### AIM OF THE TASK:
The word "currency" may appear in lines of the data below. Say how many lines hold it, giving only the number.

___ EXERCISE DATA ___

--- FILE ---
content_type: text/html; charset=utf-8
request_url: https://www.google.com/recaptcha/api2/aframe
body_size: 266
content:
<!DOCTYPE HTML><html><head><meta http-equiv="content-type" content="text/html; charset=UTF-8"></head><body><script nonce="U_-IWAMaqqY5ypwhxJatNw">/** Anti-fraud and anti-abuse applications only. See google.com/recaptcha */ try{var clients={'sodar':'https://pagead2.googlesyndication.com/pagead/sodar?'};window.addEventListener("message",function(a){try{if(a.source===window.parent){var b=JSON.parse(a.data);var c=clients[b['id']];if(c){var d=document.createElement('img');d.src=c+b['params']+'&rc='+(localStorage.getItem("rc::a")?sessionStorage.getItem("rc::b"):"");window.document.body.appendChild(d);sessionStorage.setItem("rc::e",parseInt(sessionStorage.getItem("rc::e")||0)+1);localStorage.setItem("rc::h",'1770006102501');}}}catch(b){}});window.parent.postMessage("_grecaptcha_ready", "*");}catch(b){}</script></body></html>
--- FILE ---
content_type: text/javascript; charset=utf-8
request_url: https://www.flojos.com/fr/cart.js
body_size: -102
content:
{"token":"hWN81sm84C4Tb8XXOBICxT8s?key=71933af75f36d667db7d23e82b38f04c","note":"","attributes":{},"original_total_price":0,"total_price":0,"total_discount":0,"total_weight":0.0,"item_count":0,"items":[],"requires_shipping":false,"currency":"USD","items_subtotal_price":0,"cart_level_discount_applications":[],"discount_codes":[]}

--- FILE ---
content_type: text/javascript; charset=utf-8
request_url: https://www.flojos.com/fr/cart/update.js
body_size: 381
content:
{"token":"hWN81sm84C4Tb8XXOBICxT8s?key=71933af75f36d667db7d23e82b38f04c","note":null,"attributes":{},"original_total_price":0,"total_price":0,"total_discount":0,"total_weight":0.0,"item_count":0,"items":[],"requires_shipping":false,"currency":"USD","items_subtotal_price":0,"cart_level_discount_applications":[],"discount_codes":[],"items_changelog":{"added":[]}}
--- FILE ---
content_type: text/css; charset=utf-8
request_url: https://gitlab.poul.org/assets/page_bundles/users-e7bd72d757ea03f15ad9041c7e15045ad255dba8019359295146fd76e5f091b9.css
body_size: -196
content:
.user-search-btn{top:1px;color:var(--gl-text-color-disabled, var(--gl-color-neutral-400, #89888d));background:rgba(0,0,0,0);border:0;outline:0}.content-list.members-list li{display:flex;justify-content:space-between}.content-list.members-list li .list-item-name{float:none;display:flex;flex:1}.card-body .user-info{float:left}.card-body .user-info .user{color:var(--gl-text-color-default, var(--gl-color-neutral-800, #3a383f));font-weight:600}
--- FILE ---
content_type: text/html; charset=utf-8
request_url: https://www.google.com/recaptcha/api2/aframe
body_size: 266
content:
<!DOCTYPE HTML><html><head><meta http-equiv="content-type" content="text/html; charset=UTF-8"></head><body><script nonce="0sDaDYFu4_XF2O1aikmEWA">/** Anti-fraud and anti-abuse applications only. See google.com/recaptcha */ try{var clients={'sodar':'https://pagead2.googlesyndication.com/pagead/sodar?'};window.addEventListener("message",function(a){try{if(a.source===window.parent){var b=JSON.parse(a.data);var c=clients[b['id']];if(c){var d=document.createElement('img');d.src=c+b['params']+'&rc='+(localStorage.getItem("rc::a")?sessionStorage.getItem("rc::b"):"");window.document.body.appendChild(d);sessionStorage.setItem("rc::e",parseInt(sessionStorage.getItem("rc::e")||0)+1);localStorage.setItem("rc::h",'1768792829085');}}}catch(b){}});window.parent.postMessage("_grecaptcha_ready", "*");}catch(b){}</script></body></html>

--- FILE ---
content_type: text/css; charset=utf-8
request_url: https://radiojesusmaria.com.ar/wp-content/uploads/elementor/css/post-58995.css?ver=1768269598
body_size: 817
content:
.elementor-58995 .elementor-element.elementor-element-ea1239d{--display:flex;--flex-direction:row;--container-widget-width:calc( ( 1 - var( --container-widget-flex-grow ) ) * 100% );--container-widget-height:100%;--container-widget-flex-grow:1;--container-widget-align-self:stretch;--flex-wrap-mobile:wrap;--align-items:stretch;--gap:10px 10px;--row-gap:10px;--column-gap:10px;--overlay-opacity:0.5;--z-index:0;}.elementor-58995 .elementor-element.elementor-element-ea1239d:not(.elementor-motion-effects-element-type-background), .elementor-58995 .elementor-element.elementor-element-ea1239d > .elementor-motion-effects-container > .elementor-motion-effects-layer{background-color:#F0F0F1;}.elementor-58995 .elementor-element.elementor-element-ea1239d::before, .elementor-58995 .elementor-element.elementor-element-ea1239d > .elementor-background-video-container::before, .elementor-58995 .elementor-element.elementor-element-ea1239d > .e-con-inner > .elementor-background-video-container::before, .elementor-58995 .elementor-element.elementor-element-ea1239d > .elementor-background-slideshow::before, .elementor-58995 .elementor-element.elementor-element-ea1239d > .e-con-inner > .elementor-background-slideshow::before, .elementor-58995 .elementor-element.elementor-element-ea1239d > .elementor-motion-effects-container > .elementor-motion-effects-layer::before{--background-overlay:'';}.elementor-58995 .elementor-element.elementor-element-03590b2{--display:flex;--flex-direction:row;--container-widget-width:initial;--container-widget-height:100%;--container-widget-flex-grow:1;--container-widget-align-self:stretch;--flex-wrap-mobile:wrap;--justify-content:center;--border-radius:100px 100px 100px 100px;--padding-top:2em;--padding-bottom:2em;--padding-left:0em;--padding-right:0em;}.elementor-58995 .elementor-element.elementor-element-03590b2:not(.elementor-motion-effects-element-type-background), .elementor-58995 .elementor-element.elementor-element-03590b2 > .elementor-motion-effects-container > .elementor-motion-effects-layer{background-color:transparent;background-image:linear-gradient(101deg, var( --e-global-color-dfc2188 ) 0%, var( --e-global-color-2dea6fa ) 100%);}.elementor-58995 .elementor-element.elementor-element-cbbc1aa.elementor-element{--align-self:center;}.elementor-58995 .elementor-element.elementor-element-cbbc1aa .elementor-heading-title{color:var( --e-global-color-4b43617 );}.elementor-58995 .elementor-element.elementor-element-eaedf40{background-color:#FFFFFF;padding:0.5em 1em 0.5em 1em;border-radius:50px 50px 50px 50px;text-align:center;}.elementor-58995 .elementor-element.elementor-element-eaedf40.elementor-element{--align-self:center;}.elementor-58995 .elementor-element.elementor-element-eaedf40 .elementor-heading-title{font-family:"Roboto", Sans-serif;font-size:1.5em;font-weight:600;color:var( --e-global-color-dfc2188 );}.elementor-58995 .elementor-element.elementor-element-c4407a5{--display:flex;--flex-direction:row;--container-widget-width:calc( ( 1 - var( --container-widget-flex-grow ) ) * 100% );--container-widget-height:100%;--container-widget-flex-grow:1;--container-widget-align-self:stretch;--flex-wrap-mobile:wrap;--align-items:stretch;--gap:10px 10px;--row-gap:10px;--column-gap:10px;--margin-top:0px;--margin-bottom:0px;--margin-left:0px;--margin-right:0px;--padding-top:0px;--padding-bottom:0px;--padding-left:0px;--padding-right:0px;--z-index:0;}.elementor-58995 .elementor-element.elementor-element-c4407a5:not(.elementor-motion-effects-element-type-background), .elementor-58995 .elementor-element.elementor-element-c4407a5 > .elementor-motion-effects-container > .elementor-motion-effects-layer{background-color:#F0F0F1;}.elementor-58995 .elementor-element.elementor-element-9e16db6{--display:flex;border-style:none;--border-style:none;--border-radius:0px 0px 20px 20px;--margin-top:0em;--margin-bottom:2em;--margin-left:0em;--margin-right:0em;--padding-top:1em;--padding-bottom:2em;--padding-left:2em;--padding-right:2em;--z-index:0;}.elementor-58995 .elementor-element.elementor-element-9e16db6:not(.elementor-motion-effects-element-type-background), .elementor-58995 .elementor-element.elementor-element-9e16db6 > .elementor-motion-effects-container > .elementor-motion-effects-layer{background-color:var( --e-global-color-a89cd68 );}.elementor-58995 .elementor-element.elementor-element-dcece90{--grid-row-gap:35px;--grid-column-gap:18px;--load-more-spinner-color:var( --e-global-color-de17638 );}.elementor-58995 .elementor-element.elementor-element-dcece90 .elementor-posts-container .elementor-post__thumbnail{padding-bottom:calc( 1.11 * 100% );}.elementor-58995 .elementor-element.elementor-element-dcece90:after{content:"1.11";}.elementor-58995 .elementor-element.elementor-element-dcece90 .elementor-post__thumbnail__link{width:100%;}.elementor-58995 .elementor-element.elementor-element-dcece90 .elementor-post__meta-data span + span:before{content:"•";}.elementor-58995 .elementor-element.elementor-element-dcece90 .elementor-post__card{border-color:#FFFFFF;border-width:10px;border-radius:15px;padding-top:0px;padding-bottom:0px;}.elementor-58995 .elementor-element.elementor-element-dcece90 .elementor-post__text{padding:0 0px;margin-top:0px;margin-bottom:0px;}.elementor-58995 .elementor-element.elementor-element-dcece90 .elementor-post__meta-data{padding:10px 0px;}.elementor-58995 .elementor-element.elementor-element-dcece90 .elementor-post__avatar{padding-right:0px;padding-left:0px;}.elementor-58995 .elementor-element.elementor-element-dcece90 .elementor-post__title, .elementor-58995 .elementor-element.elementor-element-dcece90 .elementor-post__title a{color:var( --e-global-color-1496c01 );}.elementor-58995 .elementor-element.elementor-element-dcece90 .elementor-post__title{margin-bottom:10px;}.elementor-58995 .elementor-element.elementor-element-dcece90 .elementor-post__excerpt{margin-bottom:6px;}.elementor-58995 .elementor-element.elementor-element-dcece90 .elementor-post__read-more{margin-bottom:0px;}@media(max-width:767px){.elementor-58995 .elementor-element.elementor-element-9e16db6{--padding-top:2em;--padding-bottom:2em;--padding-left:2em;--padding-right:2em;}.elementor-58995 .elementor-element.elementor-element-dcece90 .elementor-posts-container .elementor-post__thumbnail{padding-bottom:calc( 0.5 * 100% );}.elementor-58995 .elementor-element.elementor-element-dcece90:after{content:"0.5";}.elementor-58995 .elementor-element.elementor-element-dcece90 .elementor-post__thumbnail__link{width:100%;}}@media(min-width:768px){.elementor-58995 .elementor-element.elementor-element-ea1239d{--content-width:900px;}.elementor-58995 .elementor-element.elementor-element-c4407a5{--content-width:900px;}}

___

### RESPONSE TO THIS TASK:
2